Addressing Anti-Microbial Resistance before it starts
The conversation also explored one of the most pressing global health threats: antimicrobial resistance (AMR). Dr. Ingabire views vaccination as a powerful and ambitious intervention.
“Vaccination sits upstream. It addresses risks before they begin,” she claims.
Dr. Ingabire is a strong advocate for vaccination as a critical tool in the fight against AMR, one of the most pressing global health threats of our time. By preventing infectious diseases before they occur, vaccines reduce the need for antibiotics and other antimicrobial treatments in both animals and humans.
In livestock systems, effective vaccination programmes help farmers avoid disease outbreaks that would otherwise lead to widespread antimicrobial use, thereby slowing the emergence and spread of resistant pathogens.
“This preventive approach not only protects animal health and productivity but also safeguards the effectiveness of life-saving medicines for future generations, Dr. Ingabire points out.
Preventing disease reduces the need for antibiotics, helping slow the emergence of drug-resistant pathogens in both animals and humans. But vaccines alone are not enough.
Effective surveillance, stronger veterinary services, diagnostic capacity, biosecurity measures, and education all play critical roles in reducing inappropriate antimicrobial use. For Dr. Ingabire, the future lies in integrated systems that combine prevention, detection, and response across sectors.
“As part of a broader One Health strategy, vaccination -alongside improved biosecurity, surveillance, diagnostics, and veterinary services- plays a vital role in reducing the burden of AMR while supporting sustainable food production and public health,” she says.
The World Bank’s role: turning Science into Scale
As scientific organizations generate evidence and technical guidance, the World Bank brings a different strength to the table: scale.
While organizations such as the World Organisation for Animal Health (WOAH), FAO, WHO, universities, and research institutions generate scientific evidence, technical standards, and innovative solutions, the World Bank helps countries translate and implement these advances into high impact strategies through policy dialogue, financing, and investment.
“We have a catalytic role. We are able to scale,” asserts Dr. Ingabire.
By supporting governments in strengthening veterinary services, disease surveillance systems, laboratory networks, regulatory frameworks, and vaccination programmes, the World Bank creates the enabling environment needed for sustainable change.
The bank’s investments can help scale proven interventions across entire regions and countries, ensuring that scientific knowledge reaches farmers, communities, and livestock systems where it can deliver tangible benefits for food security, public health, economic growth, and climate resilience.
“That means supporting governments to strengthen veterinary services, improve disease surveillance, invest in laboratories, enhance regulatory frameworks, and create conditions that attract private-sector investment,” she comments.

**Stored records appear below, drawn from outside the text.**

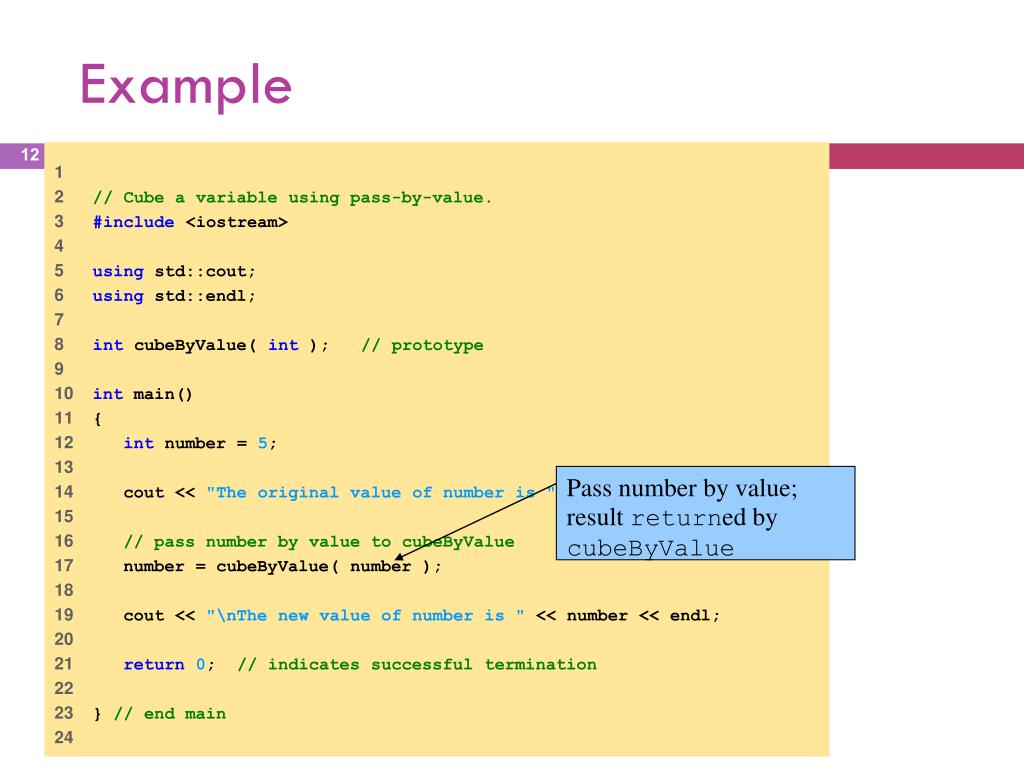 Example

12

1
2 // Cube a variable using pass-by-value.
3 #include <iostream>
4
5 using std::cout;
6 using std::endl;
7
8 int cubeByValue( int ); // prototype
9
10 int main()
11 {
12 int number = 5;
13
14 cout << "The original value of number is "
15
16 // pass number by value to cubeByValue
17 number = cubeByValue( number );
18
19 cout << "\nThe new value of number is " << number << endl;
20
21 return 0; // indicates successful termination
22
23 } // end main
24

Pass number by value; result returned by cubeByValue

It also means helping countries see livestock not simply as an agricultural sector, but as a driver of jobs, nutrition, food security, and economic growth.
Partnerships: the path forward
As the discussion drew to a close, one message emerged repeatedly: no single institution can solve these challenges alone.

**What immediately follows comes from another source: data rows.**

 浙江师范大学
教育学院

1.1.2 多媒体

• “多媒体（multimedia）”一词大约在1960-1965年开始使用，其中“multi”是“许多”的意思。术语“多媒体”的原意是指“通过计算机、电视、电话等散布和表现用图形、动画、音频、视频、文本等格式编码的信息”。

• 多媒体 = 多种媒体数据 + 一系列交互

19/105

Whether addressing zoonotic diseases, antimicrobial resistance, climate change, or food security, success depends on collaboration among governments, international organizations, researchers, manufacturers, veterinarians, producers, and communities.
For Dr. Ingabire, the future is not about proving that vaccination works. The evidence is already there. She asserts the challenge now is building the integrated systems, partnerships, and investments that allow vaccination to deliver its full potential for animals, people, and the planet.
Animal vaccination may very well be a test to assess how smart we are in public health.